Here are the symptoms you may or may not have associated with over-thinking:

• Constant worrying about what you did in the past or what might happen in the future

• An incessant voice in your head that comments on everything

• Feeling judged and habitually judging others

• Keeping the radio or TV on as a constant background

• Constantly checking your Facebook, Twitter, texts, and email

• Needing to keep your mind busy

• Discomfort with silence, stillness, and inactivity

• Discomfort with feelings and body sensations

• Feeling there's always too much to do & never enough time

• Trouble sleeping, meditating, or relaxing deeply

• Feeling a constant subtle stress that never lets up

So, what's behind addiction to thinking? Why is it there?

What drives it? If we knew what that was, maybe we could put a stop to it and the stress it causes!

There is a two-pronged false belief that traps us in our thoughts:

1) We believe that "our thoughts represent reality," and,

2) We believe that "we are our thoughts."

Without us being aware of it, these two false beliefs make us slaves to the mental fabrications we call thoughts.

Mental fabrications?

Yes, that's right.
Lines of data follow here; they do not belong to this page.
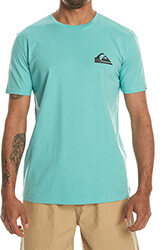 t shirt quiksilver mw mini logo eqyzt07657 tyrkoyaz photo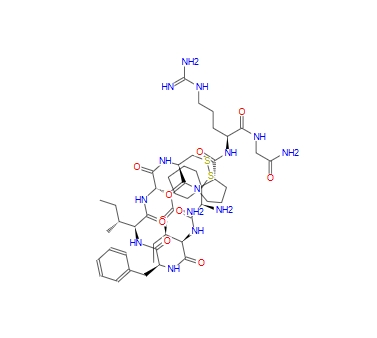 (d(CH2)51,D-Ile2,Ile4,Arg8)-Vasopressin 88686-53-7
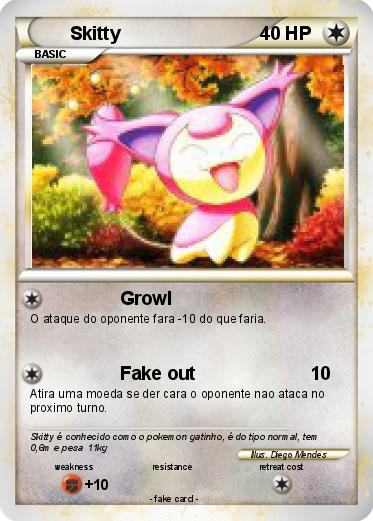 Pokemon Skitty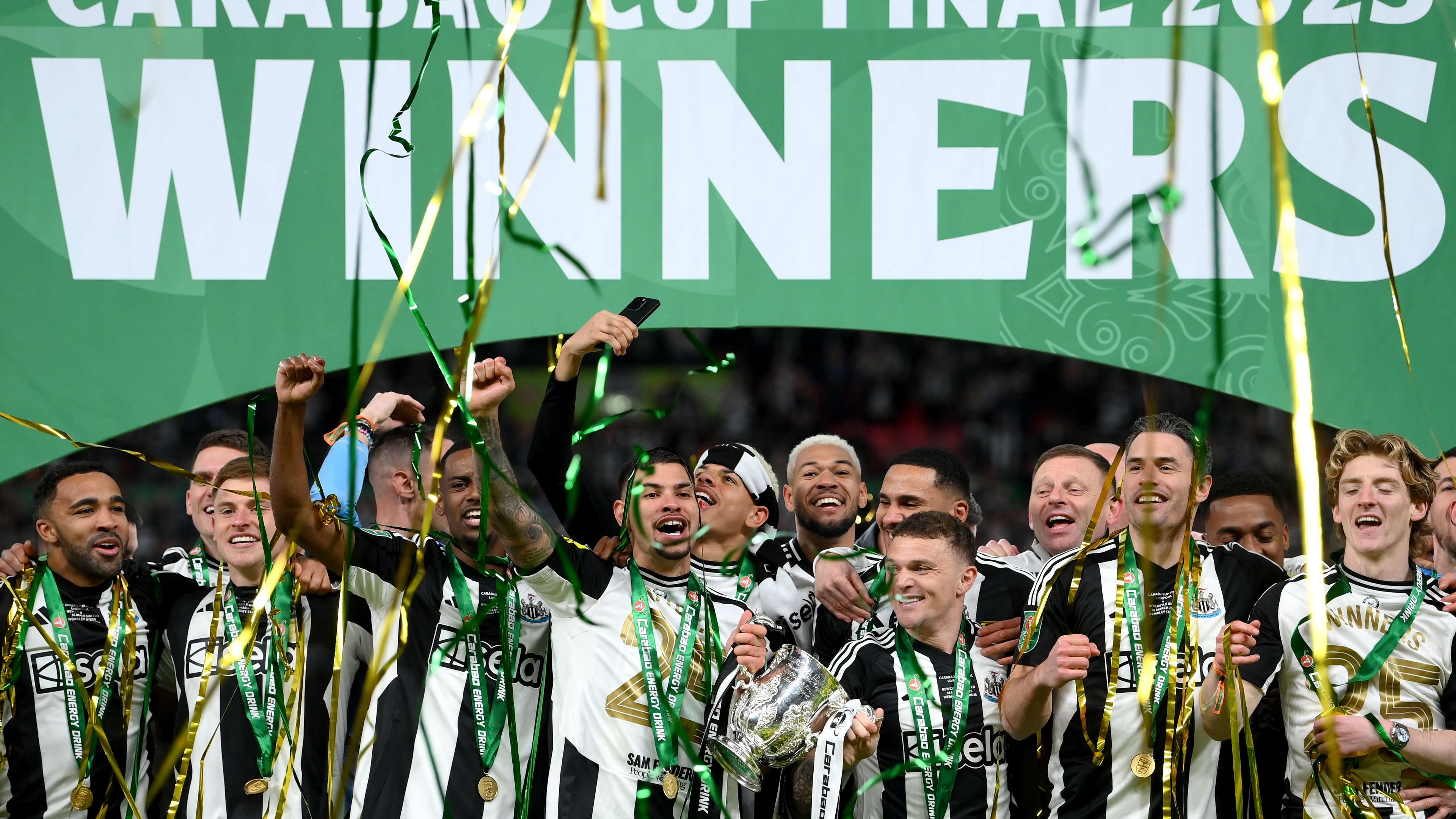 Liverpool v Newcastle United - Carabao Cup Final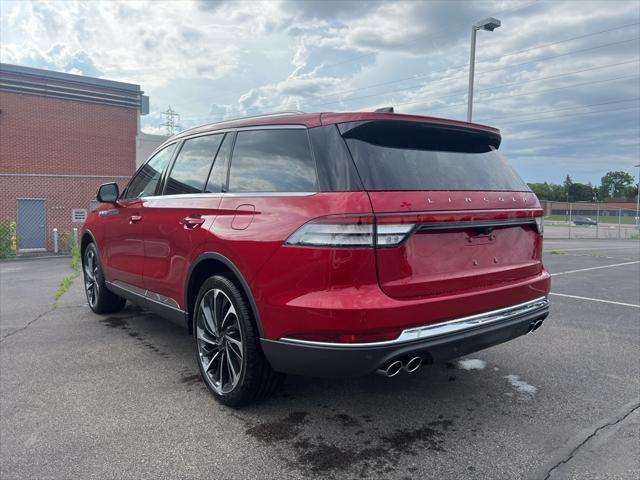 used 2025 Lincoln Aviator car, priced at $71,901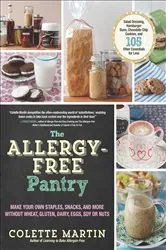 Book cover of The Allergy-Free Pantry by Colette Martin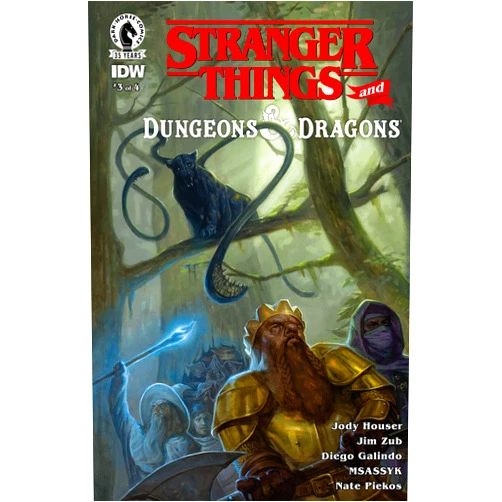 By Jim Zub (Author), Jody Houser (Author), MSASSYK (Cover Art, Colorist), Diego Galindo (Artist) & 1 more Format: Kindle Edition Stranger Things and Dungeons & Dragons #3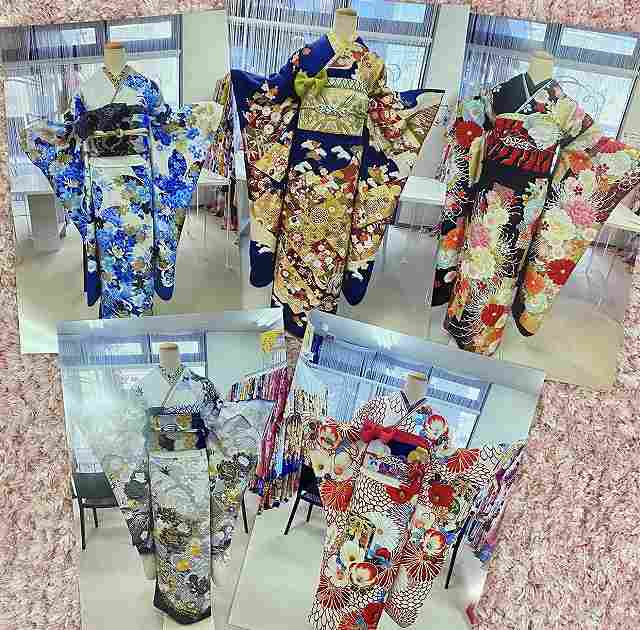【TAKAZEN奈良店】3日♡お振袖選びに役立つ！！コーディネートbook作成中♡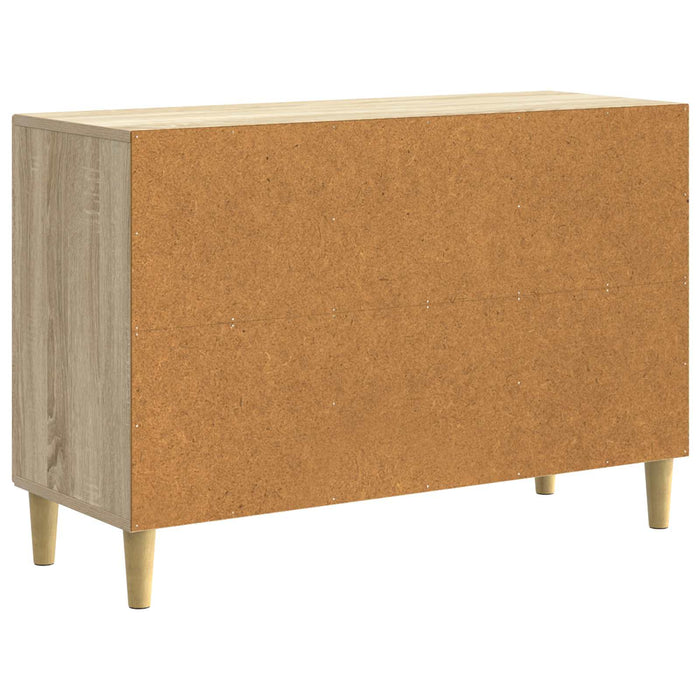 Bufet cu sertar Stejar Sonoma 89 x 34,5 x 60 cm Lemn prelucrat - WALTI WALTI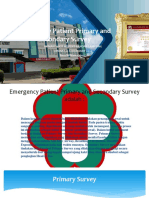 Emergency Patient Primary and Secondary Survey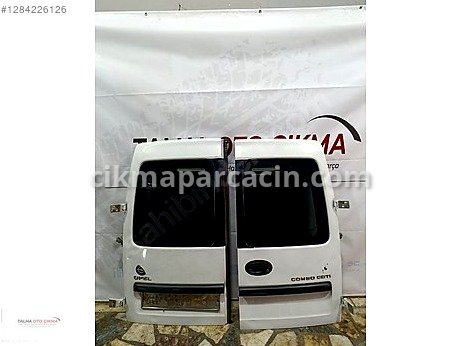 Opel Combo Bagaj Kapağı çıkma parça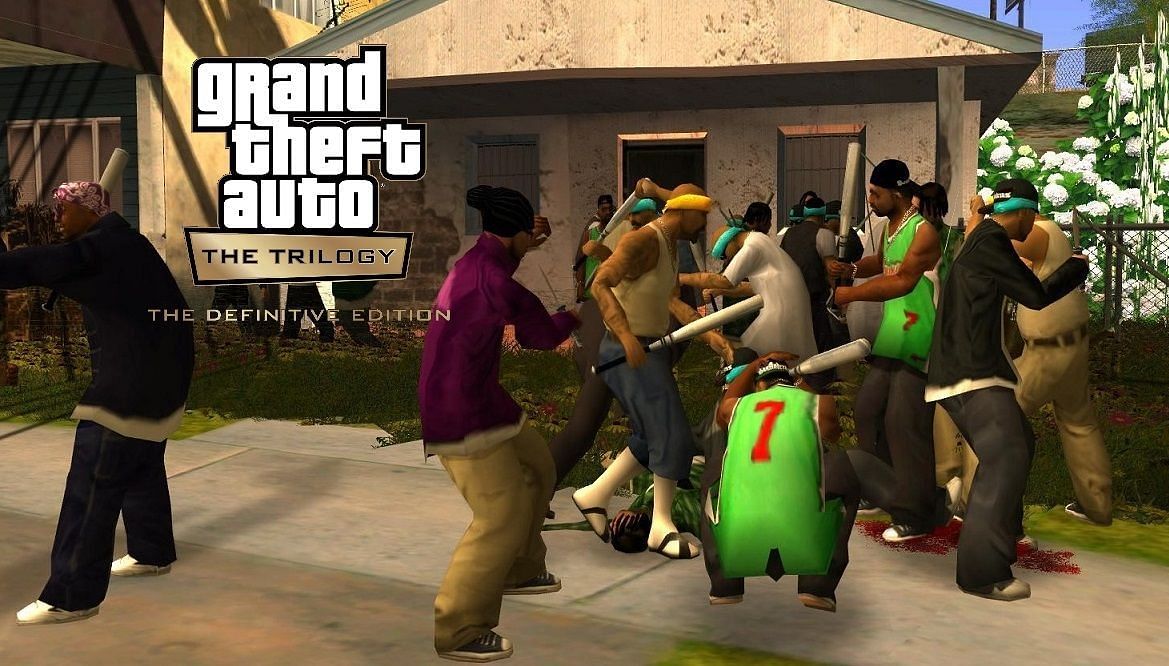 grand theft auto san andreas grove street vs ballas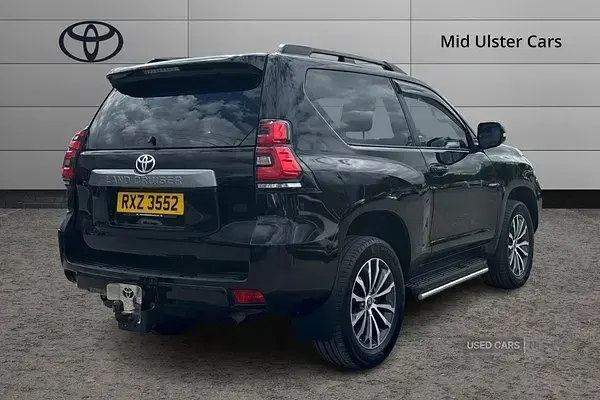 Usado Toyota Land Cruiser Active 2022 Preto Carrinha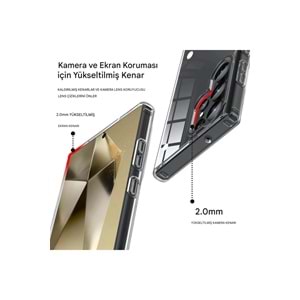 SAMSUNG S24 ULTRA MTL SAFE SİLİKON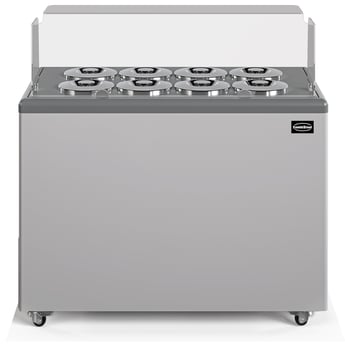 Combisteel | Schepijsvitrine zanzibar 8 - CMBI-7472.0180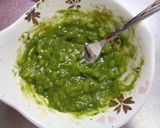 全卵使用のシフォンケーキ＊バナナ＆抹茶作り方7写真
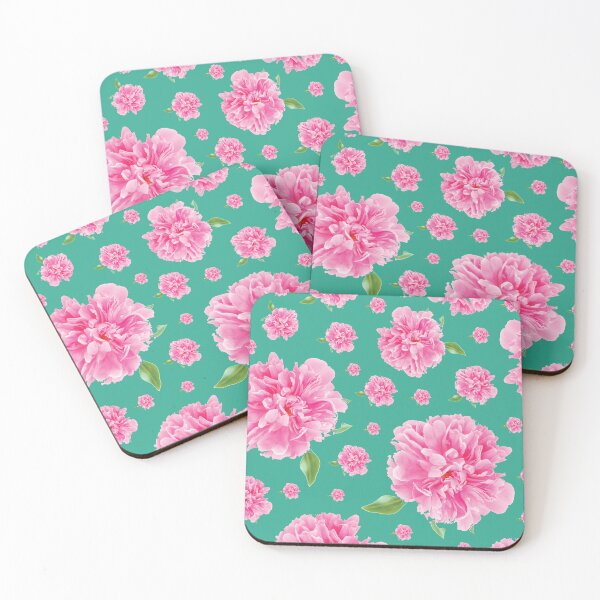Item preview, Pink Peonies Summer designed and sold by Serafimi-Art.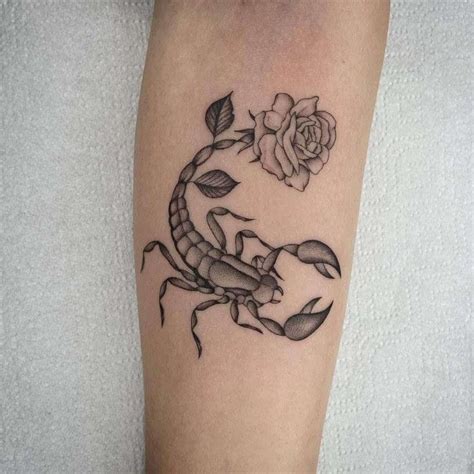 Amazing Scorpio Tattoo Designs With Meanings Scorpio Tattoo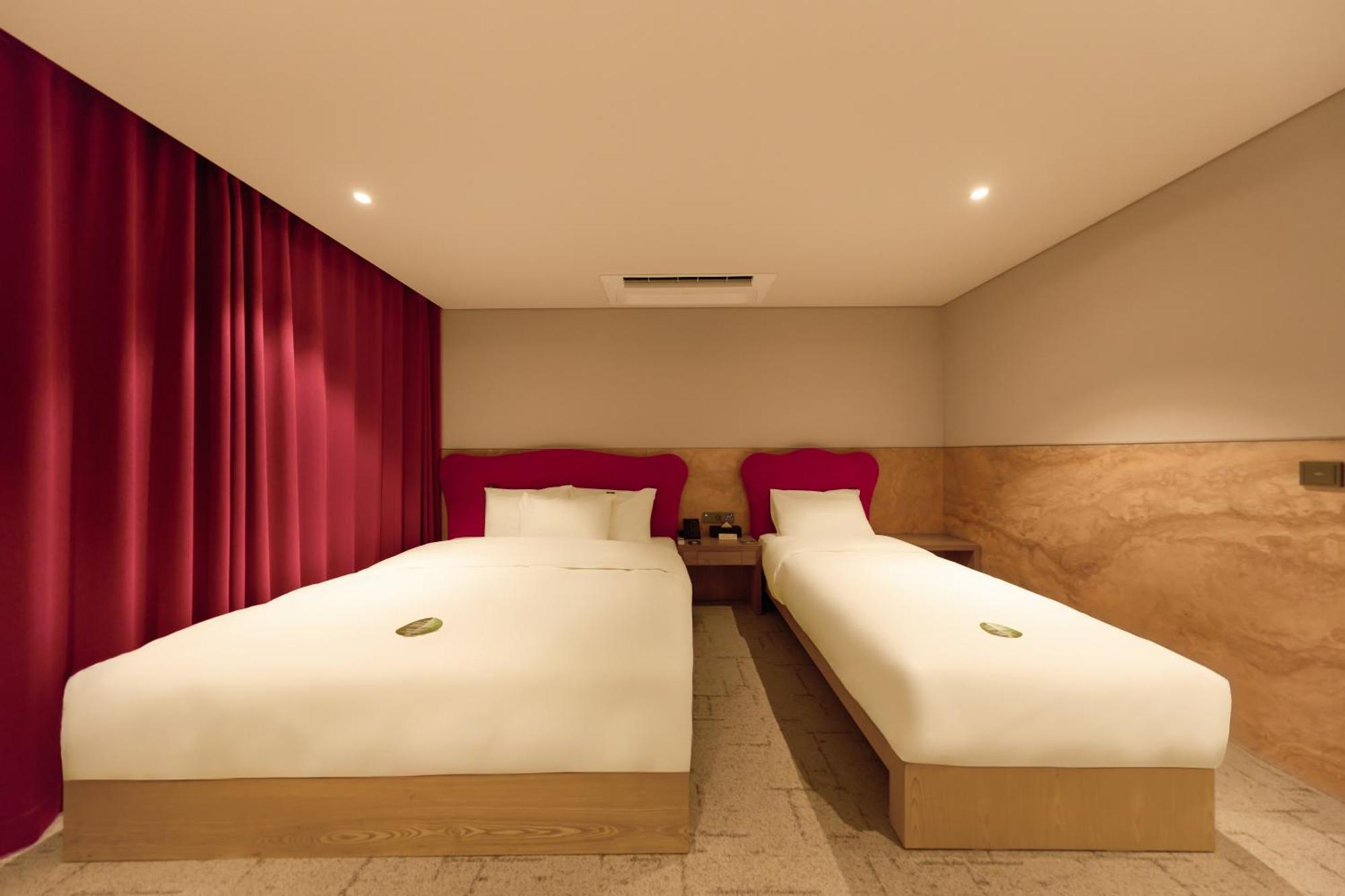 Capace Hotel Gangnam Сеул Екстер'єр фото
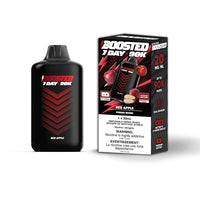 Boosted 7 Day 90K Disposable - Red Apple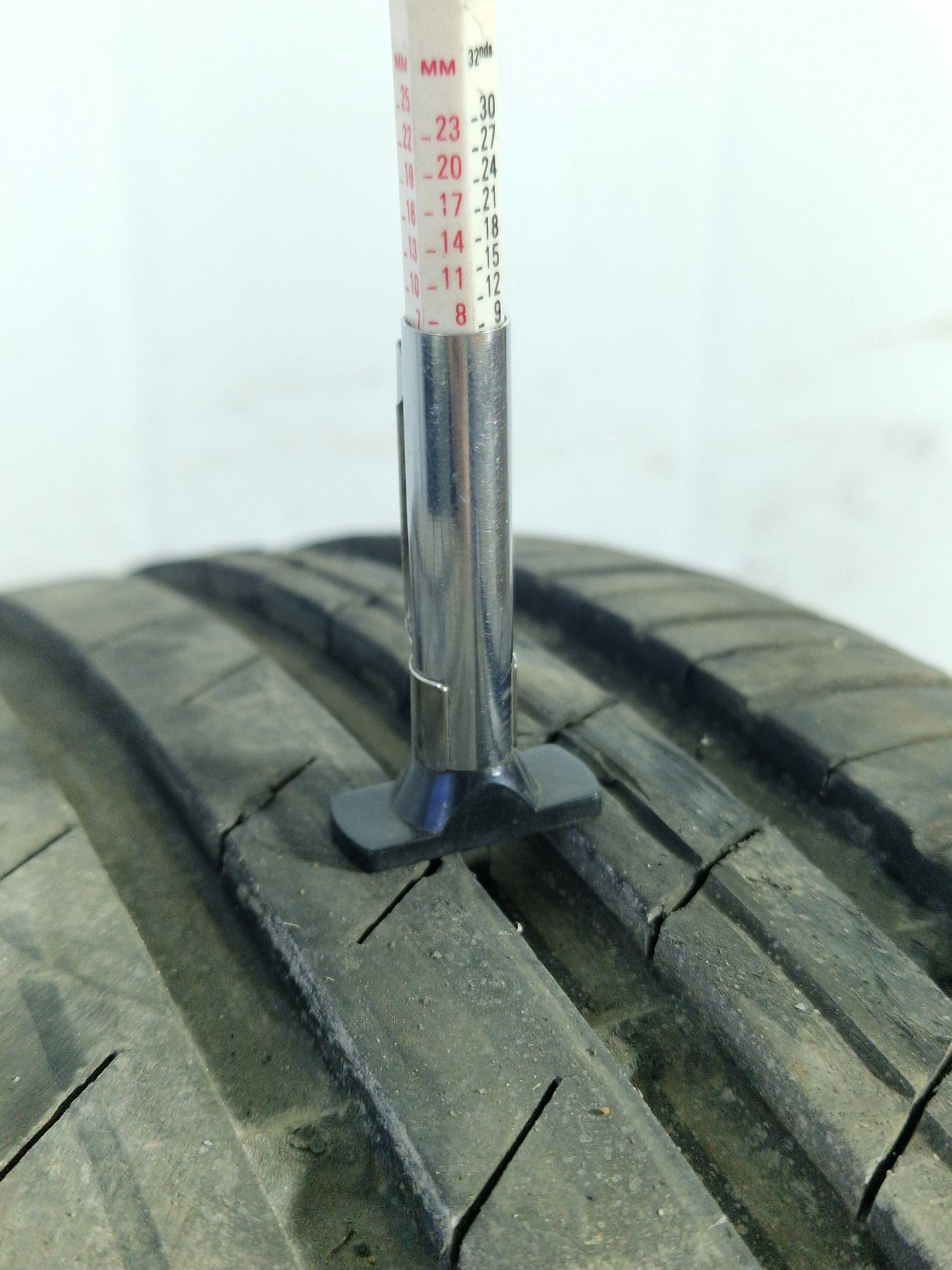 Saab 9-3 MK2 (440) 18" Alloy Wheel with Tyre ~7mm 225/45/18 12763042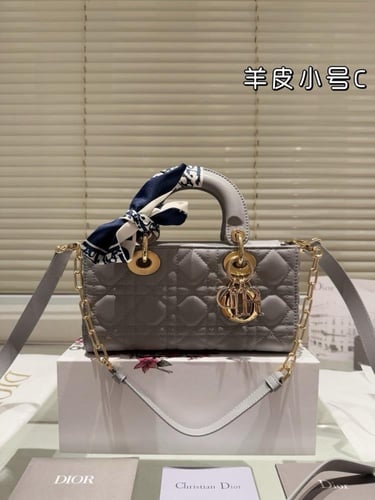 شنطة ليدي ديور 22cm Lady Dior (متوفرة بعدة الوان)
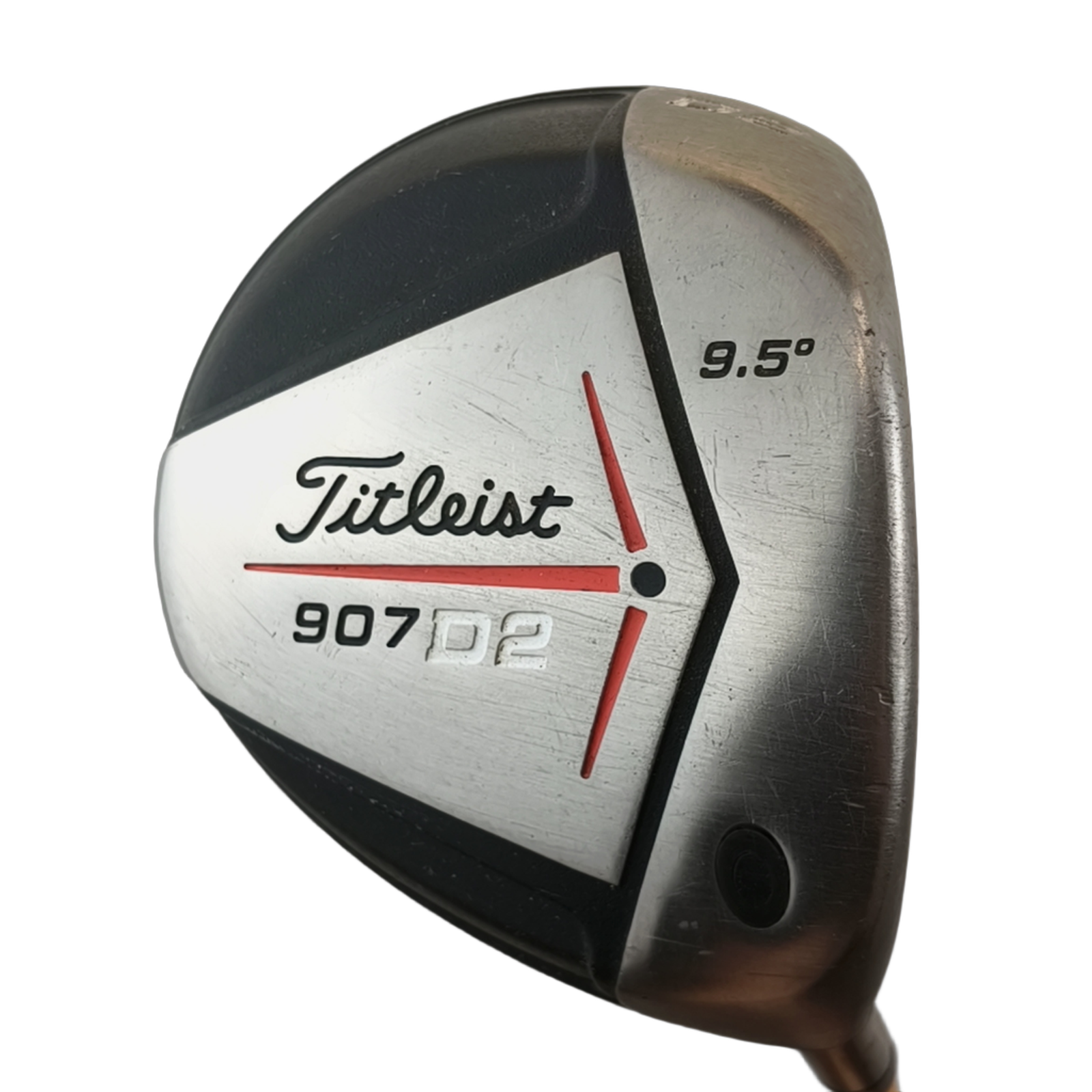 Titleist 907D2 Driver / Flex Stiff / Loft 9.5 [bg:handrolled]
Our problems begin when we mistakenly believe that our thoughts represent reality.

If that were the case, of course, thinking would be as important as it seems. It would be how we know what is real and possible in our lives.

Yet, thinking does not, in fact, represent reality. Instead, thinking interprets, categorizes, and organizes reality. Thinking is not about representing Reality at all, it is about analyzing reality and organizing it for action.

Thinking makes reality into a "To Do List."

You can recognize this, if you stop and notice what you're thinking at any given moment-and then ask yourself, what is the purpose of that thought? What are the consequences of thinking that way? What type of action does it compel or inspire?

Without understanding what thinking really is and what it does, you can unwittingly get caught up in over-thinking. And, excessive thinking leads to excessive doing which leads to excessive stress.

We become that hamster on the wheel of thought, spinning around until we are exhausted.

Then, we compound matters by thinking that we "are" the thoughts that we "have." We identify ourselves with that incessant voice in our heads. How crazy is that? Are you really that voice that spews 50,000 to 60,000 thoughts every day?

How could you possibly be defined by all of those varied thoughts? You would have to be a severely multiple personality. Is that really who you are? Are you really just that voice in your head, who thinks one thing one moment and a completely different thing the next-all day long?

When we begin to investigate what thinking really is and how it's different from who we really are, we are able to step back and get a little space from our thoughts. We begin to experience a little freedom from all that thinking.

When we understand the real role of thinking, it empowers us to let go of thoughts that do not serve us or others, choose those that do, and spend more time being present with, paying attention to, appreciating, and enjoying, Reality Itself. We step off the hamster wheel, take a deep breath, and take in what is really happening inside and around us.

This opens the door for us to see more clearly, listen and feel more deeply, and appreciate the peace and joy of enjoying life as it is-without all the commentary.